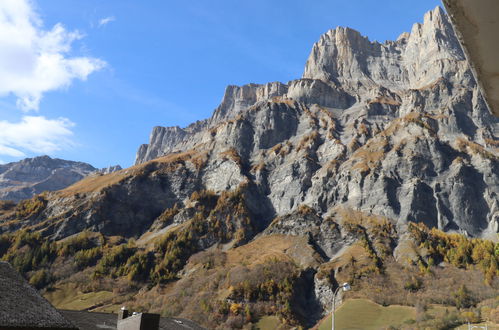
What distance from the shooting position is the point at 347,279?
14812cm

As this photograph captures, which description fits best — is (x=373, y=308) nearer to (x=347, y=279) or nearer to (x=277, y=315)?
(x=347, y=279)

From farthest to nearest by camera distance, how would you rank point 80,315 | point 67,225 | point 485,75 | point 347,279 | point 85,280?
point 67,225 → point 85,280 → point 347,279 → point 80,315 → point 485,75

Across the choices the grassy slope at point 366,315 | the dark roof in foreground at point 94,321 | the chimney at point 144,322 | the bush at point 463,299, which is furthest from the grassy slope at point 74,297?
the chimney at point 144,322

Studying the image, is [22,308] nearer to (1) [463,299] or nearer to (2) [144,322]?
(2) [144,322]

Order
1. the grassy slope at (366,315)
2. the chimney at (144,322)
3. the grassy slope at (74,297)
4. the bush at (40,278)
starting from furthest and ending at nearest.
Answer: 1. the bush at (40,278)
2. the grassy slope at (74,297)
3. the grassy slope at (366,315)
4. the chimney at (144,322)

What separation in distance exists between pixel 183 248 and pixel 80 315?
483 ft

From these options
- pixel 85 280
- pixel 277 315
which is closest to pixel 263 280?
pixel 277 315

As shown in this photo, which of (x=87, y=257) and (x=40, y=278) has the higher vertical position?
(x=87, y=257)

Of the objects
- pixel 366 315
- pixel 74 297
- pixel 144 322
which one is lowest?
pixel 366 315

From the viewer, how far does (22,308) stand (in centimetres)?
2284

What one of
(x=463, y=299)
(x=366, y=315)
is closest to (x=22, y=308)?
(x=366, y=315)

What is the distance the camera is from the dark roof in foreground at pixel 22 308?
21719 millimetres

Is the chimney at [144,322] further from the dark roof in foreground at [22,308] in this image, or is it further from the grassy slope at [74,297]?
the grassy slope at [74,297]

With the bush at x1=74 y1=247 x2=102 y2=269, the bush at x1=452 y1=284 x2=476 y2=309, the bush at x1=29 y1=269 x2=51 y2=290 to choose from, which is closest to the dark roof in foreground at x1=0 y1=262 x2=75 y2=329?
the bush at x1=452 y1=284 x2=476 y2=309
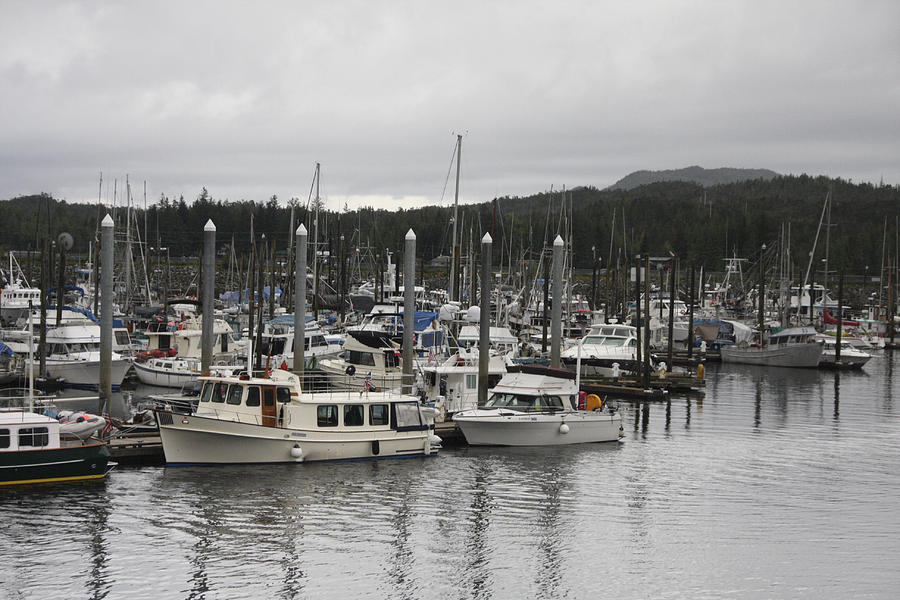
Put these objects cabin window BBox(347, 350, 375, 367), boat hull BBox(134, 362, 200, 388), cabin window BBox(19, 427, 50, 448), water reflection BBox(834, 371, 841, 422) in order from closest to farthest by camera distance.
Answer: cabin window BBox(19, 427, 50, 448) < cabin window BBox(347, 350, 375, 367) < water reflection BBox(834, 371, 841, 422) < boat hull BBox(134, 362, 200, 388)

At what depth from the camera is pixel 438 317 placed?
54469mm

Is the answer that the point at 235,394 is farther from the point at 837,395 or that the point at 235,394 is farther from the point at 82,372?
the point at 837,395

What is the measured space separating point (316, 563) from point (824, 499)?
1707 centimetres

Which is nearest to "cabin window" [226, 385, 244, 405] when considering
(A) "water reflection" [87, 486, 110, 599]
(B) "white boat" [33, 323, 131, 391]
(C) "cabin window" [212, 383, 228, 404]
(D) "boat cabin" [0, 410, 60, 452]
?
(C) "cabin window" [212, 383, 228, 404]

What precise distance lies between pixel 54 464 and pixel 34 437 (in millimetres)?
969

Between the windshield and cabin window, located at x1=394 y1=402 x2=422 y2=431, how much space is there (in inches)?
161

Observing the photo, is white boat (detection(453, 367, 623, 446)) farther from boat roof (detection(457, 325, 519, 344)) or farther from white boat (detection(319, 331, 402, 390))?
boat roof (detection(457, 325, 519, 344))

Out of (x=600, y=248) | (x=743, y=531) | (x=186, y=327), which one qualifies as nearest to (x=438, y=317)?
(x=186, y=327)

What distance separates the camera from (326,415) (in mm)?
32688

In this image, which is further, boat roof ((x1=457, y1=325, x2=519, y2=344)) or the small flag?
boat roof ((x1=457, y1=325, x2=519, y2=344))

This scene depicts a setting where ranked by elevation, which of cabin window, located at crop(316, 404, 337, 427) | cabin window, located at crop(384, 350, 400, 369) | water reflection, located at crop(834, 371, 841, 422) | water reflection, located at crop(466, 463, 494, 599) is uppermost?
cabin window, located at crop(384, 350, 400, 369)

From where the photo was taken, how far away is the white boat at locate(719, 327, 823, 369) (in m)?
75.5

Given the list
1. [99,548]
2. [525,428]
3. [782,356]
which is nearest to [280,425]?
[99,548]

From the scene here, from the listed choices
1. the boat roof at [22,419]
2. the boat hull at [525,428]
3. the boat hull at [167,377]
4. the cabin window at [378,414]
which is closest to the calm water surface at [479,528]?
the boat hull at [525,428]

.....

#### [TASK]
Reproduce word for word the stretch of entries from the line containing "From these options" through the line containing "1707 centimetres", including both of those lines, and leave out the pictures.

#### [OUTPUT BELOW]
From these options
- pixel 85 280
- pixel 277 315
which is closest to pixel 263 280?
pixel 277 315

As shown in this photo, which of (x=87, y=257) and (x=40, y=278) has the higher vertical position?
(x=87, y=257)

Of the objects
- pixel 366 315
- pixel 74 297
- pixel 144 322
which one is lowest?
pixel 366 315

From the viewer, how far does (22,308) stand (in centimetres)?
2284

What one of
(x=463, y=299)
(x=366, y=315)
is closest to (x=22, y=308)?
(x=366, y=315)

What is the distance the camera is from the dark roof in foreground at pixel 22 308?
21719 millimetres

Is the chimney at [144,322] further from the dark roof in foreground at [22,308] in this image, or is it further from the grassy slope at [74,297]?
the grassy slope at [74,297]

With the bush at x1=74 y1=247 x2=102 y2=269, the bush at x1=452 y1=284 x2=476 y2=309, the bush at x1=29 y1=269 x2=51 y2=290 to choose from, which is closest to the dark roof in foreground at x1=0 y1=262 x2=75 y2=329?
the bush at x1=452 y1=284 x2=476 y2=309
Put these objects cabin window BBox(347, 350, 375, 367), boat hull BBox(134, 362, 200, 388), cabin window BBox(19, 427, 50, 448), water reflection BBox(834, 371, 841, 422) in order from closest to farthest by camera distance.
Answer: cabin window BBox(19, 427, 50, 448) < cabin window BBox(347, 350, 375, 367) < water reflection BBox(834, 371, 841, 422) < boat hull BBox(134, 362, 200, 388)

At what depth from the camera is pixel 438 317 placed?
54469mm

Is the answer that the point at 235,394 is farther from the point at 837,395 or that the point at 235,394 is farther from the point at 82,372?
the point at 837,395

What is the measured space separating point (316, 563) from point (824, 499)?
1707 centimetres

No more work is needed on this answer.